__ТЕКСТОВЫЙ БЛОК__.
--------------------

Однако великая человеческая жалость к Василию Темному (то есть слепому) сыграла с преподобным злую шутку. Да, великий князь сдержал свое слово и приблизил к себе ферапонтовского игумена – «вспомнил свое обещание преподобному Мартиниану и взял, и тотчас же послал на Белоозеро за игуменом Мартинианом в Ферапонтов монастырь. И хотя тот не хотел, уговорил, взял его, привел в Москву и дал ему игуменство у Живоначальной Троицы в Сергиевом монастыре». Да, во многом Василий покорялся его воле со смирением. Но когда Мартиниан с «необиновением и дерзновением» осудил убийство людьми князя Дмитрия Шемяки в 1453 году, Василий Темный явил свою державную волю – преподобный игумен впал в немилость.
И вновь мы возвращается к рассуждениям Г. П. Федотова о неизбежном конфликте между властью горней и дольней, о несоразмерном противостоянии таинственного и обыденного. Георгий Петрович пишет: «Умеренная уставная строгость и братская любовь возвращают последних древних русских святых к исходной точке: к Белозерской обители Кирилла. Именно Кирилл, а не преподобный Сергий (разница в градации смирения и кротости) отпечатлевается всего отчетливее в северных русских киновитах. Но после мистического углубления заветов преподобного Сергия возращение к преподобному Кириллу невольно вызывает мысль о некоторой исчерпанности духовных сил».
Преподобный Мартиниан становится невольным заложником собственной неколебимой приверженности уставному благочестию святого Кирилла. Он глубоко уверен в том, что его обличения, его строгий учительский глагол, являющий неоспоримым для иноков его обители, в той же мере будет безусловен и для власть имущих (в известной степени продолжателем дела Кирилла и Мартиниана был преподобный Григорий Пелшемский, игумен Богородицкого Лопотова монастыря близ Вологды). Однако история с Василием Темным свидетельствует об обратном.
В Белозерский монастырь на Бородавском озере преподобный Мартиниан вернулся в 1455 году. В житии сказано: «Когда пришел он в свое наследие, в обитель Пречистой Ферапонтова монастыря, игумен и все братья, услышав об этом, с великой радостью встретили святого и приняли его как истинного отца с великим усердием и достойно упокоили его старость» (в это время ему было 55 лет).
28 последних лет жизни, проведенные святым Мартинианом в Ферапонтовом монастыре, отражены в житии подвижника предельно схематично. Единственной яркой вспышкой в этом витиеватом и монотонном повествовании становится описание ученика преподобного, его келейника блаженного Галактиона, вошедшего в историю Северной Фиваиды как юродивый Христа ради.
Находясь в преклонных годах, преподобный Мартиниан, увы, впал я тяжелый недуг, он не мог самостоятельно ходить на службу в храм, и попечение о нем было возложено на его ученика Галактиона, который носил «на собороное пение блаженного отца Мартиниана по причине его старости и многих болезней».

--------------------

__ИСХОДНЫЕ ДАННЫЕ__.
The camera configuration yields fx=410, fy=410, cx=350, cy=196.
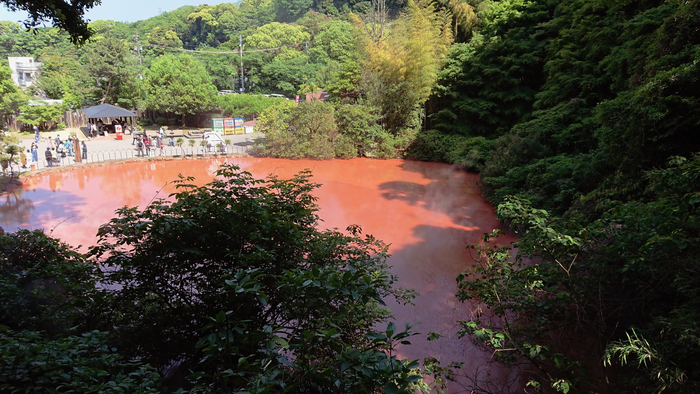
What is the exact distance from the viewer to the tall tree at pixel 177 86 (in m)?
22.6

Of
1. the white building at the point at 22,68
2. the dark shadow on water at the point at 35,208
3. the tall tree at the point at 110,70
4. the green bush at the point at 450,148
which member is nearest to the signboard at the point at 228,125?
the tall tree at the point at 110,70

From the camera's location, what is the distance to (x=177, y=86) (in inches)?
882

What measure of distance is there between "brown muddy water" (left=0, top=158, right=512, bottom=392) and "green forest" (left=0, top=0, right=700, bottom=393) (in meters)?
0.42

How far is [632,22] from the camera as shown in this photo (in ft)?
25.4

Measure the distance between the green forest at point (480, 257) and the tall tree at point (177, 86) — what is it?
29.2 ft

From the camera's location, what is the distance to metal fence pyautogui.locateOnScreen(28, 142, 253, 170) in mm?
14167

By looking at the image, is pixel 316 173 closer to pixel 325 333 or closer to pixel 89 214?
pixel 89 214

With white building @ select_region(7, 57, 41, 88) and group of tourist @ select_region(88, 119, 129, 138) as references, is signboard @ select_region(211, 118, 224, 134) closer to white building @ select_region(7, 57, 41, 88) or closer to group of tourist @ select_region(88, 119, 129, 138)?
group of tourist @ select_region(88, 119, 129, 138)

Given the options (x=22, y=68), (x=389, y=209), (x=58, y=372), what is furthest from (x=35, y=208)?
(x=22, y=68)

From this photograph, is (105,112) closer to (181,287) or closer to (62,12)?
(62,12)

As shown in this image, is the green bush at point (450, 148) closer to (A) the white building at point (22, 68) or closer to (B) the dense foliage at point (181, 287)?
(B) the dense foliage at point (181, 287)

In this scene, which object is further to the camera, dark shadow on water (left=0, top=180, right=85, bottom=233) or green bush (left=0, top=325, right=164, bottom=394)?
dark shadow on water (left=0, top=180, right=85, bottom=233)

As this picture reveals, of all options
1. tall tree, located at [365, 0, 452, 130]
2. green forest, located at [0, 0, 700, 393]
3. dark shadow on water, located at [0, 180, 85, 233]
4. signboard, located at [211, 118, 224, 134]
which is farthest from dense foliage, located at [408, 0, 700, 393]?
signboard, located at [211, 118, 224, 134]

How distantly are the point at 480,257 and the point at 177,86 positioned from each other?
20569 millimetres
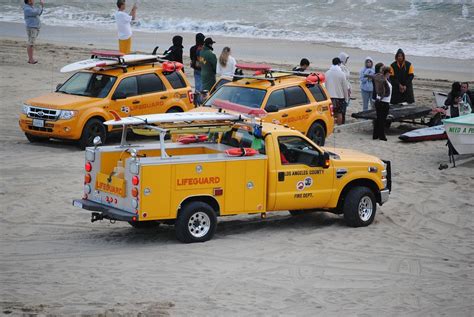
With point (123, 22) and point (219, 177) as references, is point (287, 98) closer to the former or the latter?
point (123, 22)

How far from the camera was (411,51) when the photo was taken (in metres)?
43.8

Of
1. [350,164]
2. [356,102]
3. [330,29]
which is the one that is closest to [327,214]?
[350,164]

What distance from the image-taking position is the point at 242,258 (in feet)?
43.5

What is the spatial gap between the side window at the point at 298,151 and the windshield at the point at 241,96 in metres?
4.66

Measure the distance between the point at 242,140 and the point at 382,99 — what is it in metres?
8.10

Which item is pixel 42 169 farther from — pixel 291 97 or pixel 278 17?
pixel 278 17

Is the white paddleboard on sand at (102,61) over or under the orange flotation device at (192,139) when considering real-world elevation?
over

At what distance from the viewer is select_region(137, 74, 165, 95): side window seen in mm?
21281

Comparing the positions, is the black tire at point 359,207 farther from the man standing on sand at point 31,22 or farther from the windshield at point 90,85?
the man standing on sand at point 31,22

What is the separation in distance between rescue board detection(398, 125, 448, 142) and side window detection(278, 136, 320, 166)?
7927mm

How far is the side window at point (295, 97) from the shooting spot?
20.0 m

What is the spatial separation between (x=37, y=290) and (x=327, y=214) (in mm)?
5900

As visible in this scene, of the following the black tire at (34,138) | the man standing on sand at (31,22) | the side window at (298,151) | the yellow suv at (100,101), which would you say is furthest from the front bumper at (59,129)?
the man standing on sand at (31,22)

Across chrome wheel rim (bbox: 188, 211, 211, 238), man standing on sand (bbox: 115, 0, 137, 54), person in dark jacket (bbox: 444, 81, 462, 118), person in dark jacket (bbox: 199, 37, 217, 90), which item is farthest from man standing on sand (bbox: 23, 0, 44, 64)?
chrome wheel rim (bbox: 188, 211, 211, 238)
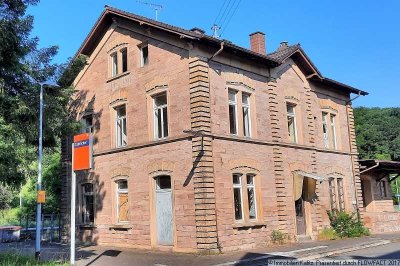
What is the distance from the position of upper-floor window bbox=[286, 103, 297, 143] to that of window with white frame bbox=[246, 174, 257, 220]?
167 inches

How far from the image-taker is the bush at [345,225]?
22.0 metres

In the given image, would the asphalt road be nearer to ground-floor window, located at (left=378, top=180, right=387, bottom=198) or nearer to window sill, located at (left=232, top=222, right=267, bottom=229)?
window sill, located at (left=232, top=222, right=267, bottom=229)

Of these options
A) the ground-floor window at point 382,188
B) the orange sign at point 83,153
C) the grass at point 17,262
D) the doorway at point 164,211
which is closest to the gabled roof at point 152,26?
the doorway at point 164,211

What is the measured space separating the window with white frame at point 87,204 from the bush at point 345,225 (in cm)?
1193

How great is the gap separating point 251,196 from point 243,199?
2.80ft

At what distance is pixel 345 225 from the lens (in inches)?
877

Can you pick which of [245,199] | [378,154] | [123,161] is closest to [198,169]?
[245,199]

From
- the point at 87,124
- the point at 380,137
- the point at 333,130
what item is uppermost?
the point at 380,137

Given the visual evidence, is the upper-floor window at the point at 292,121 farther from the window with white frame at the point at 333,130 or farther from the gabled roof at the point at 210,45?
the window with white frame at the point at 333,130

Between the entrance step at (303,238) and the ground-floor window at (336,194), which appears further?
the ground-floor window at (336,194)

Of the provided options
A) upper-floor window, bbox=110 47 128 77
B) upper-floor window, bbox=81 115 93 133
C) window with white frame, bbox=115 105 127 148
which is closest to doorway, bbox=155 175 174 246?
window with white frame, bbox=115 105 127 148

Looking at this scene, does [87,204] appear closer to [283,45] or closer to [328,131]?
[328,131]

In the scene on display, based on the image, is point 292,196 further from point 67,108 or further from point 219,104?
point 67,108

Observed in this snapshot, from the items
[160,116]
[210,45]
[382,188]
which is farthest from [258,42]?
[382,188]
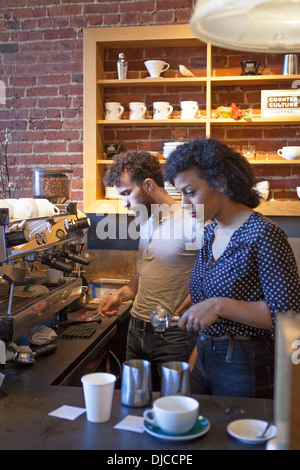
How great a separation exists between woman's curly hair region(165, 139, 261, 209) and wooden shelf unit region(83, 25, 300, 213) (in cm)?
170

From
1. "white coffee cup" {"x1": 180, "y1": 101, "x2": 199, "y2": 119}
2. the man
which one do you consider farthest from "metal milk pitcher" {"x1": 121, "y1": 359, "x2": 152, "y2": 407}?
"white coffee cup" {"x1": 180, "y1": 101, "x2": 199, "y2": 119}

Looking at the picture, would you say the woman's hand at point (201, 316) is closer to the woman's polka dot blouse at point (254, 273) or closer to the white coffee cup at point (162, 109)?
the woman's polka dot blouse at point (254, 273)

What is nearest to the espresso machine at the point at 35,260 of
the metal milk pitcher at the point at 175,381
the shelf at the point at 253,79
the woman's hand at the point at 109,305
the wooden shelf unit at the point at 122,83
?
the woman's hand at the point at 109,305

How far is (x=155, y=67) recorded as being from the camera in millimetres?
3568

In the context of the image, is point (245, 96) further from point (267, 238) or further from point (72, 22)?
point (267, 238)

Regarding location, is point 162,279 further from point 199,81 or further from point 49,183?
point 199,81

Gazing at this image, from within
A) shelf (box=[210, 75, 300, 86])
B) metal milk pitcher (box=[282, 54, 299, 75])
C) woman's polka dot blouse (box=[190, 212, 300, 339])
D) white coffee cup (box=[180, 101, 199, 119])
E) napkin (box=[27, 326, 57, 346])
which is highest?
metal milk pitcher (box=[282, 54, 299, 75])

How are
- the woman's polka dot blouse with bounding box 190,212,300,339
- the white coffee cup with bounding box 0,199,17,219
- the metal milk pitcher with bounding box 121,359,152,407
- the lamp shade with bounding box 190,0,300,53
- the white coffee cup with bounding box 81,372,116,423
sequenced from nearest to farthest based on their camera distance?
the lamp shade with bounding box 190,0,300,53 → the white coffee cup with bounding box 81,372,116,423 → the metal milk pitcher with bounding box 121,359,152,407 → the woman's polka dot blouse with bounding box 190,212,300,339 → the white coffee cup with bounding box 0,199,17,219

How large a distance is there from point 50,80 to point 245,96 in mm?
1387

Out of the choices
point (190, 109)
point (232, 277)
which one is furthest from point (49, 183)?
point (190, 109)

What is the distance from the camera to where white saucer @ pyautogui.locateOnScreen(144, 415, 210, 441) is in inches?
49.8

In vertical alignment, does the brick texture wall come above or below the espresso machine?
above

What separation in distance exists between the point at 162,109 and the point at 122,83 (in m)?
0.33

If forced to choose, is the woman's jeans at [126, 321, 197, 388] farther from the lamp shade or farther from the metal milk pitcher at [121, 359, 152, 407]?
the lamp shade
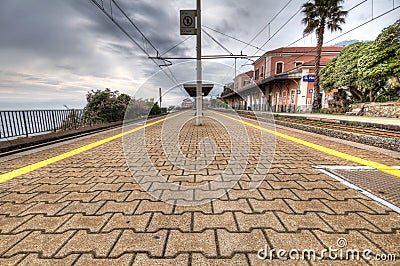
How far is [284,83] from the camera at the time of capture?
28422mm

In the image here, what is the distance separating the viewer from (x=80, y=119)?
912 centimetres

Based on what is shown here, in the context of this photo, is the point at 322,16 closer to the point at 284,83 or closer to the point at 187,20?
the point at 284,83

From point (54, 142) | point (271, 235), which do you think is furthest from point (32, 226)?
point (54, 142)

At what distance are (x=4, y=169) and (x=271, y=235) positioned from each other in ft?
13.9

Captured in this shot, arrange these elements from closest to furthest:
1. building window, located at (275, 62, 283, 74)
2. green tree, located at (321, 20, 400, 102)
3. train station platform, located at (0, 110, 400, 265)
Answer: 1. train station platform, located at (0, 110, 400, 265)
2. green tree, located at (321, 20, 400, 102)
3. building window, located at (275, 62, 283, 74)

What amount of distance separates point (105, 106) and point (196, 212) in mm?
11177

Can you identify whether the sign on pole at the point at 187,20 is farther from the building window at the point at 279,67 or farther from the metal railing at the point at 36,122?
the building window at the point at 279,67

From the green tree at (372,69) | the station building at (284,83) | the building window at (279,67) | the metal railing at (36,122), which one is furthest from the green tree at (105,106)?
the building window at (279,67)

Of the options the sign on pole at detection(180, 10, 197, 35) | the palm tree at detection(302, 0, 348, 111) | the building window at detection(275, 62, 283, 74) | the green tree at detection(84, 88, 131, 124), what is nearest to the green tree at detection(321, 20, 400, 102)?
the palm tree at detection(302, 0, 348, 111)

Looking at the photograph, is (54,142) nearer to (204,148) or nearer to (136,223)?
(204,148)

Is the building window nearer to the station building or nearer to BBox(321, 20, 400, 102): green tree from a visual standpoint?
the station building

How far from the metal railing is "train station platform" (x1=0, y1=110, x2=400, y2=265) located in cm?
286

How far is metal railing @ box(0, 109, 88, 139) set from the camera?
5520 millimetres

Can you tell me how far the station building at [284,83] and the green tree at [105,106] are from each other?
10.7m
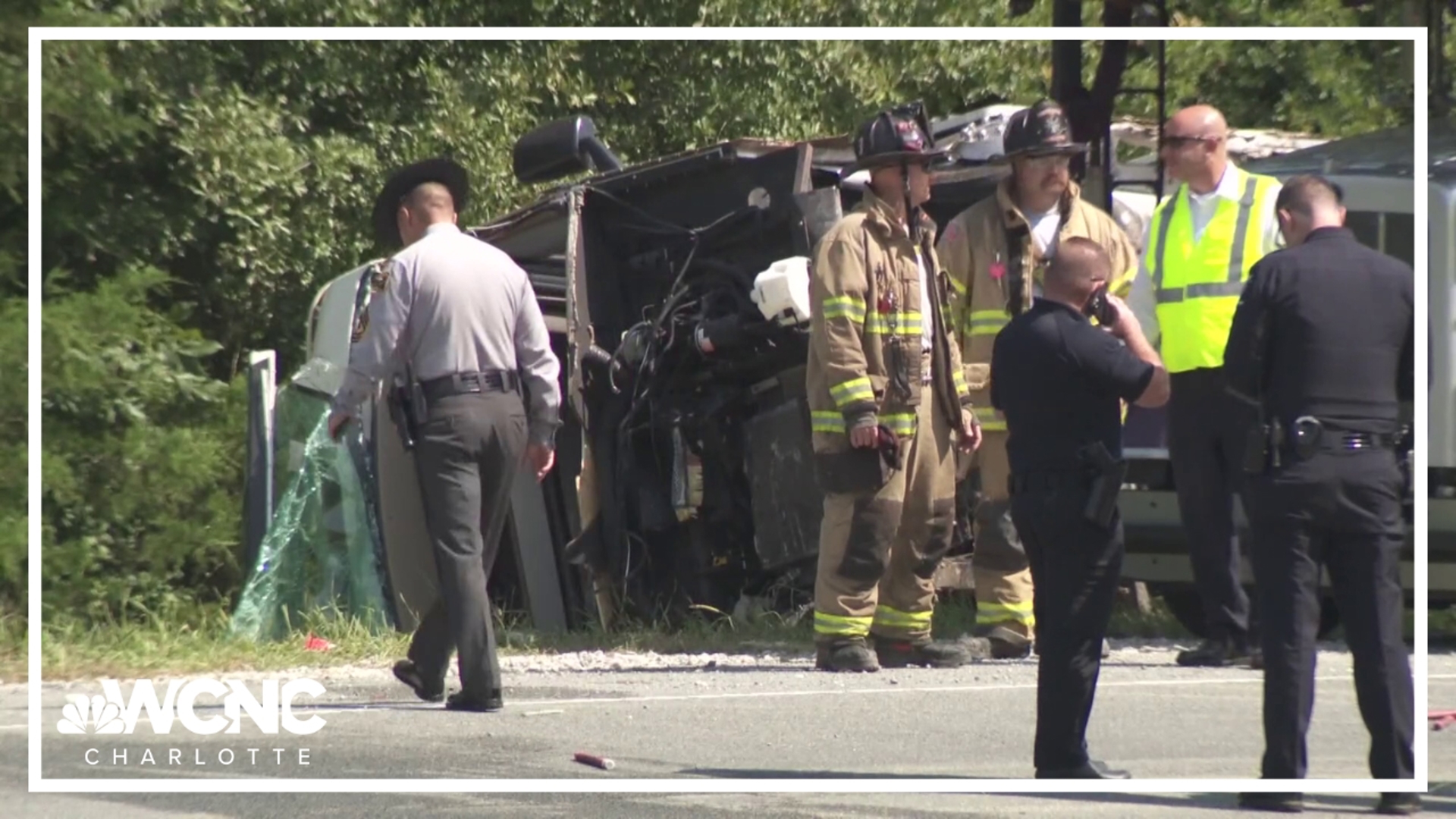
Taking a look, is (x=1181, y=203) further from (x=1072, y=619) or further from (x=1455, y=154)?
(x=1072, y=619)

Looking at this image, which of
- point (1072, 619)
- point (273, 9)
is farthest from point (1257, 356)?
point (273, 9)

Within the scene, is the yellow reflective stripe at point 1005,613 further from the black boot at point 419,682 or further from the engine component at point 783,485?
the black boot at point 419,682

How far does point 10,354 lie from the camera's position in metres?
8.77

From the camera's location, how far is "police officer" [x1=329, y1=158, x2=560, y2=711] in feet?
24.3

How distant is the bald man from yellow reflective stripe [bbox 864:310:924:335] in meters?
0.77

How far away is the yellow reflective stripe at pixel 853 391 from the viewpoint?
26.7 ft

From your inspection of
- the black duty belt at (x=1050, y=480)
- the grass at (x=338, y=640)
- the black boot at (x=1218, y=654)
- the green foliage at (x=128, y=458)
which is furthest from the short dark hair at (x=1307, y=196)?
the green foliage at (x=128, y=458)

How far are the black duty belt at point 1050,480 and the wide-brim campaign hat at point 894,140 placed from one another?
2.13m

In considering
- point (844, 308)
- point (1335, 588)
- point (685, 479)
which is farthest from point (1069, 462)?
point (685, 479)

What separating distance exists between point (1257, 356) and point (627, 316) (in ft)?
12.1

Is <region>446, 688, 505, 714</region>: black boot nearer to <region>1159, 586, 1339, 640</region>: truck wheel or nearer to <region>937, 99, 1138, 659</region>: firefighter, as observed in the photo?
<region>937, 99, 1138, 659</region>: firefighter

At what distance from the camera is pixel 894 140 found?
8.20m

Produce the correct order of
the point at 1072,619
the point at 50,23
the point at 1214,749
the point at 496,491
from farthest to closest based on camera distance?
the point at 50,23 < the point at 496,491 < the point at 1214,749 < the point at 1072,619

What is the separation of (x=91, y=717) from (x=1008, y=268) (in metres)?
3.50
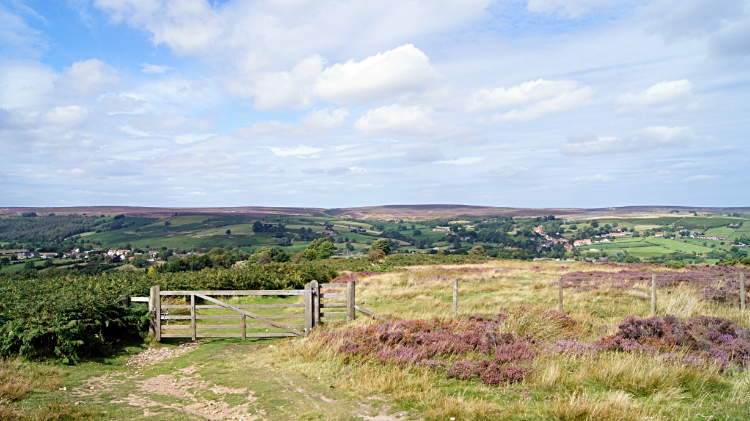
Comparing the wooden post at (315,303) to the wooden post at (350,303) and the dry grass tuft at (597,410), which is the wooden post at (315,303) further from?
the dry grass tuft at (597,410)

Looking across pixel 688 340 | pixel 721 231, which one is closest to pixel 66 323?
pixel 688 340

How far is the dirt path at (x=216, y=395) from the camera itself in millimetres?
6184

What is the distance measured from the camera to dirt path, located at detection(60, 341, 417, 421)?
6184 mm

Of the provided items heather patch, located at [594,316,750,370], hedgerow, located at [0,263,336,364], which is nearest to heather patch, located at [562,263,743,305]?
Answer: heather patch, located at [594,316,750,370]

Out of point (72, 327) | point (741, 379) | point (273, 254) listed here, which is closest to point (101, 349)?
point (72, 327)

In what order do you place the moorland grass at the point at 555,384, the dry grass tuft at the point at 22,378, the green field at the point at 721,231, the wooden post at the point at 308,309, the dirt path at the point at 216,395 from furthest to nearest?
the green field at the point at 721,231
the wooden post at the point at 308,309
the dry grass tuft at the point at 22,378
the dirt path at the point at 216,395
the moorland grass at the point at 555,384

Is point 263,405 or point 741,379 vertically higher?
point 741,379

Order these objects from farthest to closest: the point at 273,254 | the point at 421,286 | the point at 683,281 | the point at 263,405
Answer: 1. the point at 273,254
2. the point at 421,286
3. the point at 683,281
4. the point at 263,405

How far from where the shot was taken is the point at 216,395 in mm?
7184

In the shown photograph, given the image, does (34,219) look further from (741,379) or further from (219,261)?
(741,379)

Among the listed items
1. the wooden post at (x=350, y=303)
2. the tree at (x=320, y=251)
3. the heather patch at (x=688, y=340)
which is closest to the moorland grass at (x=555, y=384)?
the heather patch at (x=688, y=340)

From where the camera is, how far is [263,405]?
21.5 feet

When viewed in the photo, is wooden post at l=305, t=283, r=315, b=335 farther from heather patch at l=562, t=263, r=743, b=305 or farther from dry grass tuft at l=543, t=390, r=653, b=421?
heather patch at l=562, t=263, r=743, b=305

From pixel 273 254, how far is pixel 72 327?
134 feet
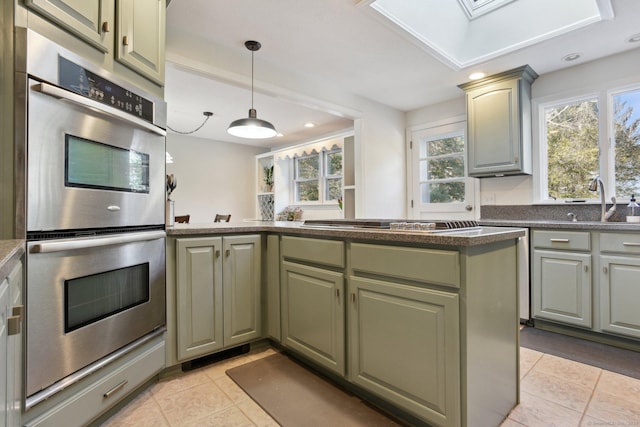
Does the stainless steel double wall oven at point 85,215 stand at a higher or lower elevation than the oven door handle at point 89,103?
lower

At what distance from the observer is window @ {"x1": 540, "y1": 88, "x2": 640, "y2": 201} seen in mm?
2805

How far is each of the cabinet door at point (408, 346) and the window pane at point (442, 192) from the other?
288 centimetres

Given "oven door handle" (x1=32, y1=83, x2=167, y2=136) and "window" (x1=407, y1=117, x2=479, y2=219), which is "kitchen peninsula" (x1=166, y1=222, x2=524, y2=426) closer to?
"oven door handle" (x1=32, y1=83, x2=167, y2=136)

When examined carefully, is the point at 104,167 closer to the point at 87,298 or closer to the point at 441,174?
the point at 87,298

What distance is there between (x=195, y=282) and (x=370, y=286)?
1.09m

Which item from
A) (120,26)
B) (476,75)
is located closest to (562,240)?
(476,75)

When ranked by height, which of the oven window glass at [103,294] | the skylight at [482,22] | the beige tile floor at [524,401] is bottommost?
the beige tile floor at [524,401]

--------------------

__УСЛОВИЕ ЗАДАНИЯ__. Перепишите без изменений отрывок из текста о преподобном Мартиниане, от слов «Однако великая человеческая» до слов «впал в немилость.» включительно.

__ОТВЕТ НА ЗАДАНИЕ__.
Однако великая человеческая жалость к Василию Темному (то есть слепому) сыграла с преподобным злую шутку. Да, великий князь сдержал свое слово и приблизил к себе ферапонтовского игумена – «вспомнил свое обещание преподобному Мартиниану и взял, и тотчас же послал на Белоозеро за игуменом Мартинианом в Ферапонтов монастырь. И хотя тот не хотел, уговорил, взял его, привел в Москву и дал ему игуменство у Живоначальной Троицы в Сергиевом монастыре». Да, во многом Василий покорялся его воле со смирением. Но когда Мартиниан с «необиновением и дерзновением» осудил убийство людьми князя Дмитрия Шемяки в 1453 году, Василий Темный явил свою державную волю – преподобный игумен впал в немилость.